No retiree wants to think about requiring long-term care, but most will probably need some help as they age. A 2022 research brief published by the Department of Health and Human Services reported that 56% of those who reach age 65 will likely need long-term services and support. That care is expected to cost an average of $120,900.

“A Trump administration is likely to have a different approach to long-term care than a Harris administration,” Hoffman said. “Trump is likely to want to relax regulations and oversight over long-term care facilities as he did in his first term.”

Meanwhile, Harris may likely continue the Biden Administration’s work toward increasing regulatory requirements for nursing home staffing, transparency and long-term care worker protections, Hoffman says. She may also be likely to increase funding for Medicaid, including home and community-based services.

“Trump wants to do significant reductions to Medicaid,” Orestis says.

That could be detrimental to older Americans since state Medicaid programs are the nation’s primary payer of long-term care services. Nearly a third of Medicaid spending in 2020 was on long-term care, according to the Centers for Medicare and Medicaid Services.

Housing Costs

Housing prices continue to reach record highs, according to the July 2024 Case-Schiller National Home Price Index, and 55% of retirees polled for the EBRI Retirement Confidence Survey say they are somewhat or very concerned this trend will continue.

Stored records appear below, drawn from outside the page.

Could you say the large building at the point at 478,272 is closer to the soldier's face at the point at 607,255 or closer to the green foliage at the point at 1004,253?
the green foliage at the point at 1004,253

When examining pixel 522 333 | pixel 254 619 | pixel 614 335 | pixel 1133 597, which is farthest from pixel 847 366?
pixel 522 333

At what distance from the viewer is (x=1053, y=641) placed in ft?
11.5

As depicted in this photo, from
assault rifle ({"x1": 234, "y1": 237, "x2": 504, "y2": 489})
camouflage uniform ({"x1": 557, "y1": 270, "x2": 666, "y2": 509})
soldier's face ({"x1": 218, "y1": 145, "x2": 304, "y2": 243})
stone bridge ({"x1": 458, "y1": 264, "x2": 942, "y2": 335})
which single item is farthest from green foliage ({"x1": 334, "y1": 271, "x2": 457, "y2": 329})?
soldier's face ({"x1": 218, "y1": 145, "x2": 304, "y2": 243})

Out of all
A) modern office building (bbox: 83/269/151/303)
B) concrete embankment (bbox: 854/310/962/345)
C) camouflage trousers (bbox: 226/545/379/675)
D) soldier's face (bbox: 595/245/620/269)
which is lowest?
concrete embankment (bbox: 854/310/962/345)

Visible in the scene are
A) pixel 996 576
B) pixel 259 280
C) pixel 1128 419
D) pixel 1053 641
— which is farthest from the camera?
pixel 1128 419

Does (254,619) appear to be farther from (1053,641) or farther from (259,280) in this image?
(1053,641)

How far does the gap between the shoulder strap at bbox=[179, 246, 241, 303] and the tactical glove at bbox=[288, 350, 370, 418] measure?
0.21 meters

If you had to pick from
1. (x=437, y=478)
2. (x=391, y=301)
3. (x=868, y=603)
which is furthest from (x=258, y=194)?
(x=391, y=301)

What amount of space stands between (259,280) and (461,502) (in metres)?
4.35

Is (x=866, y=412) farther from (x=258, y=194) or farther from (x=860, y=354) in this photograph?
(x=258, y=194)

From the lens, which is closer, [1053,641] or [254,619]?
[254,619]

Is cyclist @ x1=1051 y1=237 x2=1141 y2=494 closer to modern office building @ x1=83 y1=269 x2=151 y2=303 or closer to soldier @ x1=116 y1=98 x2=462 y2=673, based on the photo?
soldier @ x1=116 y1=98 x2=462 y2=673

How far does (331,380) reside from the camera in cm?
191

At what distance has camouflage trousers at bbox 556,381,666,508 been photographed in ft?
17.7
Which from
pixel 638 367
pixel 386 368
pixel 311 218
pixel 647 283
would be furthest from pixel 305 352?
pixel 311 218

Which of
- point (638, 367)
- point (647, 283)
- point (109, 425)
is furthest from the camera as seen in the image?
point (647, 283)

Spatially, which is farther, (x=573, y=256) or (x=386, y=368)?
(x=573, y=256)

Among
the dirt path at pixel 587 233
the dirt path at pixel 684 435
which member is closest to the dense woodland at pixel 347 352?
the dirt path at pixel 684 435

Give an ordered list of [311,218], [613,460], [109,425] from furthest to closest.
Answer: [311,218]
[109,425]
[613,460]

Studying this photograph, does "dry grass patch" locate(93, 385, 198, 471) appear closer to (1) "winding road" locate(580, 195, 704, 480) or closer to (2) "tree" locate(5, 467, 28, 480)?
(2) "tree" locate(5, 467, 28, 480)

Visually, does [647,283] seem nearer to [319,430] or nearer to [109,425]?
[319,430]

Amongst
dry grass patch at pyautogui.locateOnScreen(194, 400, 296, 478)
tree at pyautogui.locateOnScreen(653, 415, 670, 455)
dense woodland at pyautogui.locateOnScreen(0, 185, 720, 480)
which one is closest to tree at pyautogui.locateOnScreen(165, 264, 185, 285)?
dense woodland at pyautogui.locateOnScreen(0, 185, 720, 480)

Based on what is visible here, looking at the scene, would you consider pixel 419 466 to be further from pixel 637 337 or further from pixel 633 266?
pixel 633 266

Cardone thinks Harris’s plan to give first-time homebuyers $25,000 in down payment assistance will only worsen the situation by inflating prices.

“The builder is going to raise the price of (a) home by $75,000,” he says. “Houses are unaffordable, and they are never going to be affordable again.”

Trump has no specific housing proposal but has indicated he favors keeping interest rates low to improve affordability. “He did put pressure on the Fed to keep interest rates low,” Cardone says of the former president’s tenure in office.

Taxes

The Tax Cuts and Jobs Act of 2017, passed by the Trump Administration, significantly changed the tax code. It eliminated personal exemptions, nearly doubled the standard deduction and limited some itemized deductions, such as those for state and local taxes.

The law is scheduled to sunset in 2026, and Casey says many of his clients are focused on what will happen to their tax bill. His impression is that Trump would probably extend the bill while Harris would allow some provisions to sunset, specifically those benefiting taxpayers earning more than $400,000.